** DATA EXTRACTS **

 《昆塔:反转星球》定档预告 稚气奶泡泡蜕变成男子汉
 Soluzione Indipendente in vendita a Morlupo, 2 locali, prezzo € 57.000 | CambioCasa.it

==

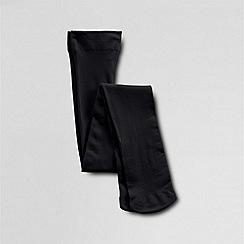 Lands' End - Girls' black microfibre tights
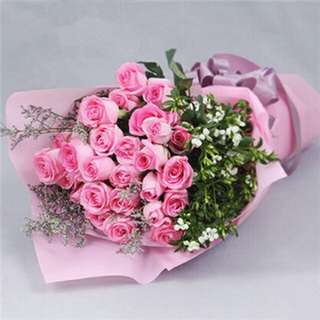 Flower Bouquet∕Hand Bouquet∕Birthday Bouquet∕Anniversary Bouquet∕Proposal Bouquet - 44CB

==

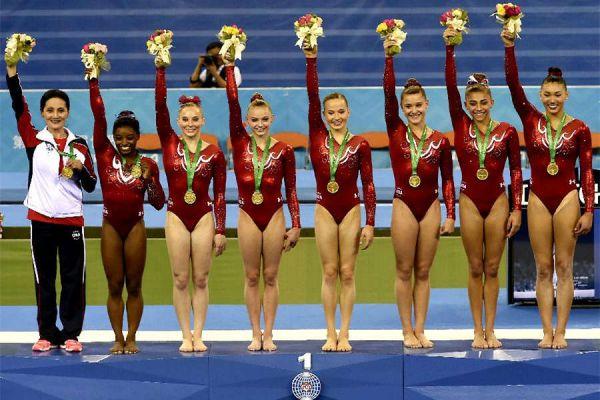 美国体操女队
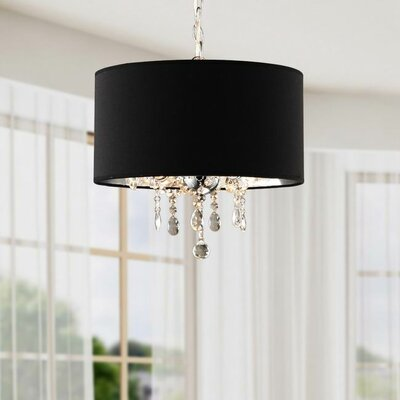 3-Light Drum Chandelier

** THE TASK **
Pictures excluded, reproduce only the part above that opens with the line holding "Lands' End - Girls' black microfibre tights" and closes with the line holding "Flower Bouquet∕Hand Bouquet∕Birthday", exactly as written.

** ANSWER FOR THIS EXERCISE **
 Lands' End - Girls' black microfibre tights
 Flower Bouquet∕Hand Bouquet∕Birthday Bouquet∕Anniversary Bouquet∕Proposal Bouquet - 44CB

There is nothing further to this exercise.